**Exercise prompt**
The answer must be an exact transcription of every record.

■ ■ ■

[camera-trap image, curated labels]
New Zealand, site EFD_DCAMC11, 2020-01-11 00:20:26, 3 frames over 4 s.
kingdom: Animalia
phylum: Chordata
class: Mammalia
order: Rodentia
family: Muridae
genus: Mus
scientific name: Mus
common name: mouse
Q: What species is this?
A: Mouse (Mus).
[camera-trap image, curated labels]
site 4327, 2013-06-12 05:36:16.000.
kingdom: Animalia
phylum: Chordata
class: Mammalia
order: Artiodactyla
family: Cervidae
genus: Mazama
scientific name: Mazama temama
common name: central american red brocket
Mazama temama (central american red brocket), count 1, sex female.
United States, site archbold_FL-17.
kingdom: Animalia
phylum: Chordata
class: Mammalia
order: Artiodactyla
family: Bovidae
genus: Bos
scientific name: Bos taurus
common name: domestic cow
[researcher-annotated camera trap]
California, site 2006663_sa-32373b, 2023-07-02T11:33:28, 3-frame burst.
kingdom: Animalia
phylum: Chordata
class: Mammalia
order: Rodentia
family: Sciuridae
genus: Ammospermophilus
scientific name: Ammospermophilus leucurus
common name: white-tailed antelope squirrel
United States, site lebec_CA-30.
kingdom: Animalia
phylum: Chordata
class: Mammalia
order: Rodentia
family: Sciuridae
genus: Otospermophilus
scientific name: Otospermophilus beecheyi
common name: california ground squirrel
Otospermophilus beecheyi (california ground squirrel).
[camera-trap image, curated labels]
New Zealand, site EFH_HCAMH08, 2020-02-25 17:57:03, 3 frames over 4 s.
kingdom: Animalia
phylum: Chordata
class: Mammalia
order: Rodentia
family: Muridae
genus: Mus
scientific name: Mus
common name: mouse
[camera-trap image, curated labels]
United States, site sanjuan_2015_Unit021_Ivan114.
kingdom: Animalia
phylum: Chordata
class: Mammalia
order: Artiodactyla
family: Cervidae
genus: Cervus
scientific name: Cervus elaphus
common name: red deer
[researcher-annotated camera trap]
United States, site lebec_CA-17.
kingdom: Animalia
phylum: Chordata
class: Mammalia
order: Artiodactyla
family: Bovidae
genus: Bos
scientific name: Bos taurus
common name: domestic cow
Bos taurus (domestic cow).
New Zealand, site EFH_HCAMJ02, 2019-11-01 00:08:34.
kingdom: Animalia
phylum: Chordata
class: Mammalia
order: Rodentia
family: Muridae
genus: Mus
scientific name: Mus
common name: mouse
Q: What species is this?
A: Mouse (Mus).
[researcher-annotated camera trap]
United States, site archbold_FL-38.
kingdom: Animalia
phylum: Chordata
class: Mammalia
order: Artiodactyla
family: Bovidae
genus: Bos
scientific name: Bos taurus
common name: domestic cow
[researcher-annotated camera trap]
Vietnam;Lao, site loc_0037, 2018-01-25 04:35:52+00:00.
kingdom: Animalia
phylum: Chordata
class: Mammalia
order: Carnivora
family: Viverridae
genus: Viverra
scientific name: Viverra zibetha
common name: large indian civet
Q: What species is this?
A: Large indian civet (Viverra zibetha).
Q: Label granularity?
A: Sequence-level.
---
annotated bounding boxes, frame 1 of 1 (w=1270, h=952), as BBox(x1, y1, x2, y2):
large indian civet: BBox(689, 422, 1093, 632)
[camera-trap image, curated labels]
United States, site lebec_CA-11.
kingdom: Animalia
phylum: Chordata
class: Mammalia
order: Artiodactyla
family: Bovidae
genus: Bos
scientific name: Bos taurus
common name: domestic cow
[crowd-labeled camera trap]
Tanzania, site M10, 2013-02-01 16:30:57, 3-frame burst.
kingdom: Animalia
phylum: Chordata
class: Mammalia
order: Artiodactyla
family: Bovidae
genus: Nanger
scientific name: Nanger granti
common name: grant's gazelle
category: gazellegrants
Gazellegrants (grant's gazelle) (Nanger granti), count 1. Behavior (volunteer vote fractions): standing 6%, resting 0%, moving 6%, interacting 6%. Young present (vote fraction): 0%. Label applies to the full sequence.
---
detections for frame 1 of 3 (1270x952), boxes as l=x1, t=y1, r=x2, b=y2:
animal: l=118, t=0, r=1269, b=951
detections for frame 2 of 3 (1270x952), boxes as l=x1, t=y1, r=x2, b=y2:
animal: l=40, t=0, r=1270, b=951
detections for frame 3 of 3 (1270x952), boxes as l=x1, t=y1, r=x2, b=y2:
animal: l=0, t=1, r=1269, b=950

■ ■ ■

**Output below**
[camera-trap image, curated labels]
New Zealand, site EFD_DCAMC11, 2020-01-11 00:20:26, 3 frames over 4 s.
kingdom: Animalia
phylum: Chordata
class: Mammalia
order: Rodentia
family: Muridae
genus: Mus
scientific name: Mus
common name: mouse
Q: What species is this?
A: Mouse (Mus).
[camera-trap image, curated labels]
site 4327, 2013-06-12 05:36:16.000.
kingdom: Animalia
phylum: Chordata
class: Mammalia
order: Artiodactyla
family: Cervidae
genus: Mazama
scientific name: Mazama temama
common name: central american red brocket
Mazama temama (central american red brocket), count 1, sex female.
United States, site archbold_FL-17.
kingdom: Animalia
phylum: Chordata
class: Mammalia
order: Artiodactyla
family: Bovidae
genus: Bos
scientific name: Bos taurus
common name: domestic cow
[researcher-annotated camera trap]
California, site 2006663_sa-32373b, 2023-07-02T11:33:28, 3-frame burst.
kingdom: Animalia
phylum: Chordata
class: Mammalia
order: Rodentia
family: Sciuridae
genus: Ammospermophilus
scientific name: Ammospermophilus leucurus
common name: white-tailed antelope squirrel
United States, site lebec_CA-30.
kingdom: Animalia
phylum: Chordata
class: Mammalia
order: Rodentia
family: Sciuridae
genus: Otospermophilus
scientific name: Otospermophilus beecheyi
common name: california ground squirrel
Otospermophilus beecheyi (california ground squirrel).
[camera-trap image, curated labels]
New Zealand, site EFH_HCAMH08, 2020-02-25 17:57:03, 3 frames over 4 s.
kingdom: Animalia
phylum: Chordata
class: Mammalia
order: Rodentia
family: Muridae
genus: Mus
scientific name: Mus
common name: mouse
[camera-trap image, curated labels]
United States, site sanjuan_2015_Unit021_Ivan114.
kingdom: Animalia
phylum: Chordata
class: Mammalia
order: Artiodactyla
family: Cervidae
genus: Cervus
scientific name: Cervus elaphus
common name: red deer
[researcher-annotated camera trap]
United States, site lebec_CA-17.
kingdom: Animalia
phylum: Chordata
class: Mammalia
order: Artiodactyla
family: Bovidae
genus: Bos
scientific name: Bos taurus
common name: domestic cow
Bos taurus (domestic cow).
New Zealand, site EFH_HCAMJ02, 2019-11-01 00:08:34.
kingdom: Animalia
phylum: Chordata
class: Mammalia
order: Rodentia
family: Muridae
genus: Mus
scientific name: Mus
common name: mouse
Q: What species is this?
A: Mouse (Mus).
[researcher-annotated camera trap]
United States, site archbold_FL-38.
kingdom: Animalia
phylum: Chordata
class: Mammalia
order: Artiodactyla
family: Bovidae
genus: Bos
scientific name: Bos taurus
common name: domestic cow
[researcher-annotated camera trap]
Vietnam;Lao, site loc_0037, 2018-01-25 04:35:52+00:00.
kingdom: Animalia
phylum: Chordata
class: Mammalia
order: Carnivora
family: Viverridae
genus: Viverra
scientific name: Viverra zibetha
common name: large indian civet
Q: What species is this?
A: Large indian civet (Viverra zibetha).
Q: Label granularity?
A: Sequence-level.
---
annotated bounding boxes, frame 1 of 1 (w=1270, h=952), as BBox(x1, y1, x2, y2):
large indian civet: BBox(689, 422, 1093, 632)
[camera-trap image, curated labels]
United States, site lebec_CA-11.
kingdom: Animalia
phylum: Chordata
class: Mammalia
order: Artiodactyla
family: Bovidae
genus: Bos
scientific name: Bos taurus
common name: domestic cow
[crowd-labeled camera trap]
Tanzania, site M10, 2013-02-01 16:30:57, 3-frame burst.
kingdom: Animalia
phylum: Chordata
class: Mammalia
order: Artiodactyla
family: Bovidae
genus: Nanger
scientific name: Nanger granti
common name: grant's gazelle
category: gazellegrants
Gazellegrants (grant's gazelle) (Nanger granti), count 1. Behavior (volunteer vote fractions): standing 6%, resting 0%, moving 6%, interacting 6%. Young present (vote fraction): 0%. Label applies to the full sequence.
---
detections for frame 1 of 3 (1270x952), boxes as l=x1, t=y1, r=x2, b=y2:
animal: l=118, t=0, r=1269, b=951
detections for frame 2 of 3 (1270x952), boxes as l=x1, t=y1, r=x2, b=y2:
animal: l=40, t=0, r=1270, b=951
detections for frame 3 of 3 (1270x952), boxes as l=x1, t=y1, r=x2, b=y2:
animal: l=0, t=1, r=1269, b=950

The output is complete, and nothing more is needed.